In recent years, deep learning (DL) has attracted widespread attention. At the same time, errors in DL systems may lead to serious consequences and may even threaten human life. Therefore, more and more research is devoted to DL model testing. However, there is still limited testing efforts for DL libraries such as PyTorch and TensorFlow, which are the basis for building, training, and running DL models. Previous work on DL library fuzz testing can only generate tests for APIs that have been called by documentation examples, developer tests, or DL models, leaving a large number of untested APIs. In this paper, we propose DeepREL, the first method for automatically inferring relational APIs for more efficient fuzzing of DL libraries. Our basic assumption is that in the DL library under test, there may be many APIs that share similar input parameters and outputs; in this way, we can easily "borrow" test inputs from the called APIs to test other relational types API. Additionally, we formalize the concepts of value equivalence and state equivalence for relational APIs as expected consequences of efficient error discovery. We have implemented DeepREL as a fully automated end-to-end relational API inference and DL library fuzz testing technology, which can: 1) automatically infer potential API relationships based on the syntax/semantic information of the API; 2) synthesize for calling relational Specific testing procedures for the API; 3) validation of the inferred relational API with representative test inputs; and finally 4) fuzz testing of the validated relational API to uncover potential inconsistencies. We evaluate two of the most popular DL libraries, PyTorch and TensorFlow, and the results show that DeepREL can cover 157% more APIs than the state-of-the-art FreeFuzz. To date, DeepREL has detected a total of 162 bugs, 106 of which have been confirmed by developers as previously unknown bugs. Astonishingly, DeepREL detected 13.5% of high-priority bugs in the entire PyTorch issue tracking system over a three-month period. Additionally, in addition to these 162 coding errors, we found 14 documentation errors (all confirmed).

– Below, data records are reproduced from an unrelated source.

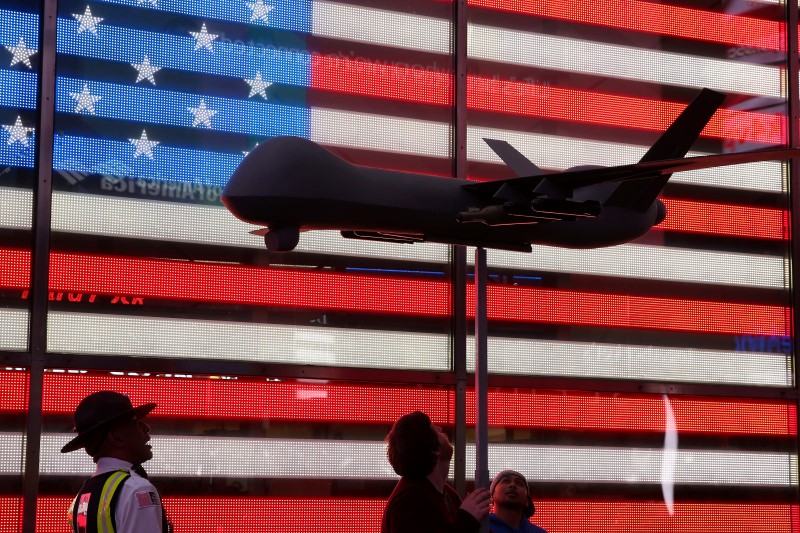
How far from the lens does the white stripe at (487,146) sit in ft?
19.0

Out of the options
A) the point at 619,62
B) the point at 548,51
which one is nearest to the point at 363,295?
the point at 548,51

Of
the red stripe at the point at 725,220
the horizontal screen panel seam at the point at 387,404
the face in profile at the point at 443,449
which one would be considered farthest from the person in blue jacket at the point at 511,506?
the red stripe at the point at 725,220

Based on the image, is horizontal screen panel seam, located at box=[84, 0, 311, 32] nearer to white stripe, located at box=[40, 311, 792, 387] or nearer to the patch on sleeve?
white stripe, located at box=[40, 311, 792, 387]

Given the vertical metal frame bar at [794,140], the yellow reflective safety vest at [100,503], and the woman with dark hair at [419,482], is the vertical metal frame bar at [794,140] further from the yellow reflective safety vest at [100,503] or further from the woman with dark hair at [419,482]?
the yellow reflective safety vest at [100,503]

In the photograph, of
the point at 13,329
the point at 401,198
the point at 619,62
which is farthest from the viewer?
the point at 619,62

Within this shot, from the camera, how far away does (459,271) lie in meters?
5.88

Paper link: https://doi.org/10.1145/3540250.3549085

14、Generating realistic vulnerabilities via neural code editing: an empirical study

The availability of large-scale, realistic vulnerability data sets is critical to evaluate existing technologies and develop effective data-driven approaches to software security. However, such datasets are severely lacking. One promising solution is to generate such datasets by injecting vulnerabilities into real-world programs, which are abundantly available. Therefore, in this paper, we explore the feasibility of injecting vulnerabilities through neural code editing. Using synthetic and real datasets, we investigate the potential and gaps of three state-of-the-art neural code editors in injecting vulnerabilities. We found that the editors in these studies had key limitations, with the best accuracy being only 10.03% on real datasets, compared to 79.40% on synthetic datasets. Although graph-based editors are more efficient than sequence-based editors (successfully injecting vulnerabilities in up to 34.93% of real-world test samples), they are still limited by complex code structures and long editing times, due to their inefficiency in preprocessing and The design of deep learning (DL) models is insufficient. We reveal the potential of neural code editing to generate realistic vulnerable samples as they can improve the F1 score of DL-based vulnerability detectors by up to 49.51%. We also provide insights into the gaps in current editors (e.g., they are good at deleting but not good at replacing code) and actionable recommendations for addressing these gaps (e.g., designing effective editing primitives).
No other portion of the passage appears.